> _WHAT NEEDS TO BE DONE_:
Restate the records below word for word.

--- start RECORD SET ---

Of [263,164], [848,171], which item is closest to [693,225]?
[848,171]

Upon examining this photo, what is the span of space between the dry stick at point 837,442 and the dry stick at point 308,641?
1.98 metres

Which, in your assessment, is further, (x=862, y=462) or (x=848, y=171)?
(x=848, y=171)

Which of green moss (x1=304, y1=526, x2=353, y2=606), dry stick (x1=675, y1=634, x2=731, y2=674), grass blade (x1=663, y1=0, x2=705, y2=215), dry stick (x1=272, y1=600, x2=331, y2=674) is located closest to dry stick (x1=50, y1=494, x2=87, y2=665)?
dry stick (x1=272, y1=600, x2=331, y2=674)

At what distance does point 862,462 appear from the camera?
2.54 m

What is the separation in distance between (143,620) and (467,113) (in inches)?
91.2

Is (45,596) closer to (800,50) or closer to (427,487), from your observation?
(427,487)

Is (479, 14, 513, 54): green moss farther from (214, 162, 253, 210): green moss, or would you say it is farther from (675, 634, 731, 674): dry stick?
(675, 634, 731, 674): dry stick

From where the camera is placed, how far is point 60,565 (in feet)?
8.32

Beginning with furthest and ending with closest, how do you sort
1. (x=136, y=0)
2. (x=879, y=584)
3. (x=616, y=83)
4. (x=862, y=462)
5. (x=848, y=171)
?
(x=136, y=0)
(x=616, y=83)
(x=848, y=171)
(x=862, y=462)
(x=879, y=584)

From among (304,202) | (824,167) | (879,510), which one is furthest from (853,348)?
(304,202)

--- end RECORD SET ---

> _WRITTEN ANSWER_:
Of [263,164], [848,171], which item is closest to [693,225]?
[848,171]

Upon examining this photo, what is the span of space between the dry stick at point 837,442 and the dry stick at point 308,641?
1.98 metres

Which, in your assessment, is further, (x=862, y=462) or (x=848, y=171)?
(x=848, y=171)

Which of green moss (x1=304, y1=526, x2=353, y2=606), dry stick (x1=675, y1=634, x2=731, y2=674), grass blade (x1=663, y1=0, x2=705, y2=215), dry stick (x1=272, y1=600, x2=331, y2=674) is located closest to dry stick (x1=50, y1=494, x2=87, y2=665)?
dry stick (x1=272, y1=600, x2=331, y2=674)

At what distance does point 862,462 appear from the camera?
2.54 m

What is the separation in distance between (143,620) and (467,113) (in inches)?
91.2

Is (45,596) closer to (800,50) or closer to (427,487), from your observation?
(427,487)

Is (479, 14, 513, 54): green moss farther from (214, 162, 253, 210): green moss, or would you say it is farther from (675, 634, 731, 674): dry stick?
(675, 634, 731, 674): dry stick

From where the camera is placed, how far is point 60,565 (in feet)?
8.32

Beginning with furthest and ending with closest, how do you sort
1. (x=136, y=0)
2. (x=879, y=584)
3. (x=616, y=83)
4. (x=862, y=462)
5. (x=848, y=171)
?
(x=136, y=0)
(x=616, y=83)
(x=848, y=171)
(x=862, y=462)
(x=879, y=584)

From among (304,202) | (824,167) | (879,510), which one is furthest from (853,348)?
(304,202)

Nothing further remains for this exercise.